Auf YouTube finden sich diverse aus der finalen Fassung entfernte Szenenschnipsel (viel davon vom User „Wing Commander CIC“) — nichts davon hätte den Film wirklich aufgewertet. Als „Wing Commander“ vor die Kameras ging, war wohl schon nicht mehr viel zu retten.

Der Produzent macht’s

Ohne Zweifel ist Produzent Todd Moyer eine Schlüsselfigur für den Misserfolg des Wing-Commander-Films. Einerseits wäre der Film ohne ihn wohl nie zustande gekommen. Andererseits traf er offenbar zahlreiche Entscheidungen, die dem Film nicht zuträglich waren.

Wing Commander, 1999, Raumschiffe
Die stummeligen Rapier-Raumjäger wirken ziemlich unbeholfen.

In einem Interview mit Jamie Russell in dessen Buch „Generation XBox: How Video Games Invaded Hollywood“ (2012) kommt Moyer ziemlich arrogant rüber: Er sieht Comics und Spiele als Grundsteine für Filme, zeigte sich von den Wing-Commander-Spielen aber unbeeindruckt: „Spiele können mich nicht begeistern.“ Er sieht ihren Wert nur im geistigen Eigentum und den bereits vorhandenen Fans, im Buch als „eingebautes Publikum“ bezeichnet. Für Todd Moyer war „Wing Commander“ eine reine Geldmaschine.

Der Regisseur zahlt

Aus diversen Quellen konnte ich zusammenklauben, dass Chris Roberts drei Millionen US-Dollar seines persönlichen Vermögens in die Produktion investierte, um Regie führen zu dürfen. Üblicherweise werden Regisseure dafür bezahlt, Regie zu führen, Roberts bezahlte für das Privileg. Das sei zwar durchgewunken worden, dürfte seine Verhandlungsposition aber nicht gestärkt haben, als er das Studio später um mehr Geld bat.

Darüber hinaus hat sich Chris Roberts offenbar einen kurzen Gastauftritt ins Drehbuch geschrieben. Gegen Ende des Films tritt er kurz als Kampfpilot auf, der Blair (also der Hauptfigur) das Leben rettet.
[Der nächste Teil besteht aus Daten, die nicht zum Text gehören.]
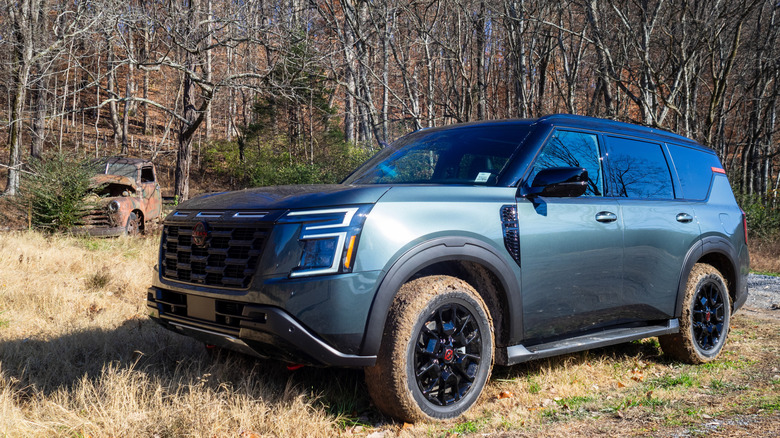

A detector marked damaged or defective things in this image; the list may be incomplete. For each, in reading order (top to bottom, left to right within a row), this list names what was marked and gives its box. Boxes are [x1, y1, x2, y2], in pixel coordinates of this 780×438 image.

rusted abandoned truck [79, 156, 163, 234]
Wing Commander, 1999, unscharf
Auch auf der Blu-ray sind fast alle Weltraumszenen ziemlich unscharf — das ist nicht nur Bewegungsunschärfe

Todd Moyer hatte übrigens fast gleichzeitig einen geschäftlich ähnlich konstruierten Film in der Mache: Die Vorlage war ein Comic, der Regisseur war unerfahren, die Darsteller waren bekannt, aber nicht zu teuer. „Virus“ (1999) kam zwei Monate vor „Wing Commander“ in die Kinos. In den Hauptrollen waren Jamie Lee Curtis, Donald Sutherland und William Baldwin; auf dem Regiestuhl saß John Bruno.

Jamie Lee Curtis bezeichnete „Virus“ später als „schlechtesten Film aller Zeiten„. „Wing Commander“ hat nicht einmal dieses Attribut verdient.